I discharged the pack going up and down same stall hill repeatedly, WOT up and regen down, in some points i need to pedal uphill to avoid stall the motor and kill controller.
Motor outside gets to hot ho touch, over 70C, thermal shearing works nice since it is not getting hotter on stops.
After short stops I could fry sausages on my HS R5303 under similar conditions on the burned paint stinking motor covers. :D
I believe this motor is capable of 2kw continuous in low speed condition and 3kw or more at higher speed.
 
I dont really see a problem with the motor not being vented.

I guess there may be some small migration of oil out through the axle seals or through the cable cores (see Justins latest video) due to heating.
Or perhaps some small water ingress via the same routes due to cooling.

The oil level is normaly below the axle seals, so this should prevent any major leakage.

At least the metal parts will be protected from corrosion by a coating of oil :)
 
If it is tight and oil can not travel fast enough, there is risk of pushed out seals. Anyway, if you are right I would prefer to close my vent to, now it loses little oil and I need to wipe it out from time to time.

**Problem set:**
• a. Decide whether each statement below agrees with the motor discussion, answering yes or no and quoting the words that decide it. (i) The outside of the motor got hotter than 70C. (ii) The oil level normally sits above the axle seals. (iii) The motor is believed capable of 2kw continuous in low speed conditions.
• b. List every measurement given with a unit in the motor discussion.
• c. Reproduce word for word the part of the motor discussion between "After short stops" and "any major leakage.", inclusive.

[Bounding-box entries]
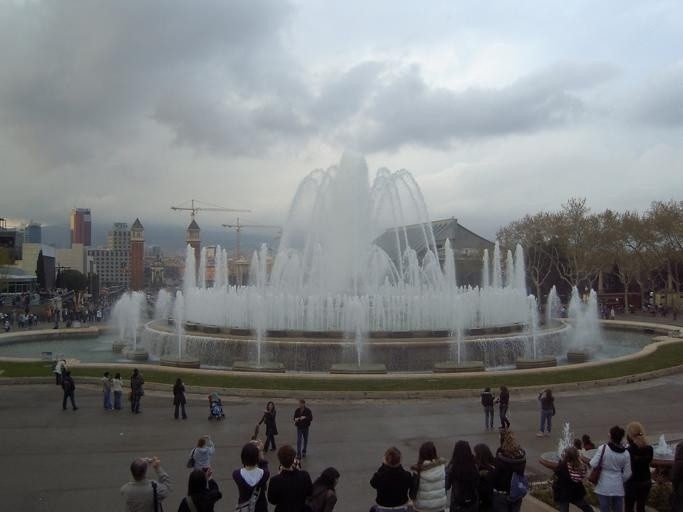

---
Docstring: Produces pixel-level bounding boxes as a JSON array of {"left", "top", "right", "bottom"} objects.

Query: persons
[
  {"left": 481, "top": 386, "right": 495, "bottom": 429},
  {"left": 187, "top": 436, "right": 216, "bottom": 476},
  {"left": 112, "top": 373, "right": 123, "bottom": 408},
  {"left": 61, "top": 371, "right": 78, "bottom": 410},
  {"left": 497, "top": 385, "right": 511, "bottom": 429},
  {"left": 129, "top": 369, "right": 143, "bottom": 414},
  {"left": 261, "top": 401, "right": 278, "bottom": 452},
  {"left": 369, "top": 431, "right": 528, "bottom": 512},
  {"left": 120, "top": 456, "right": 172, "bottom": 512},
  {"left": 102, "top": 372, "right": 112, "bottom": 409},
  {"left": 294, "top": 399, "right": 313, "bottom": 460},
  {"left": 303, "top": 466, "right": 341, "bottom": 511},
  {"left": 0, "top": 287, "right": 110, "bottom": 332},
  {"left": 535, "top": 389, "right": 555, "bottom": 435},
  {"left": 172, "top": 379, "right": 187, "bottom": 419},
  {"left": 231, "top": 441, "right": 270, "bottom": 511},
  {"left": 550, "top": 422, "right": 683, "bottom": 512},
  {"left": 176, "top": 468, "right": 223, "bottom": 512},
  {"left": 559, "top": 294, "right": 678, "bottom": 322},
  {"left": 267, "top": 443, "right": 314, "bottom": 511},
  {"left": 53, "top": 360, "right": 66, "bottom": 385}
]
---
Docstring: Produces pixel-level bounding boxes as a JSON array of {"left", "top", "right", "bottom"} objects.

**Completed exercise:**
• a.
(i) Yes: "over 70C"
(ii) No: "The oil level is normaly below the axle seals"
(iii) Yes: "I believe this motor is capable of 2kw continuous in low speed condition"

• b. 70C, 2kw, 3kw

• c.
After short stops I could fry sausages on my HS R5303 under similar conditions on the burned paint stinking motor covers. :D
I believe this motor is capable of 2kw continuous in low speed condition and 3kw or more at higher speed.
 
I dont really see a problem with the motor not being vented.

I guess there may be some small migration of oil out through the axle seals or through the cable cores (see Justins latest video) due to heating.
Or perhaps some small water ingress via the same routes due to cooling.

The oil level is normaly below the axle seals, so this should prevent any major leakage.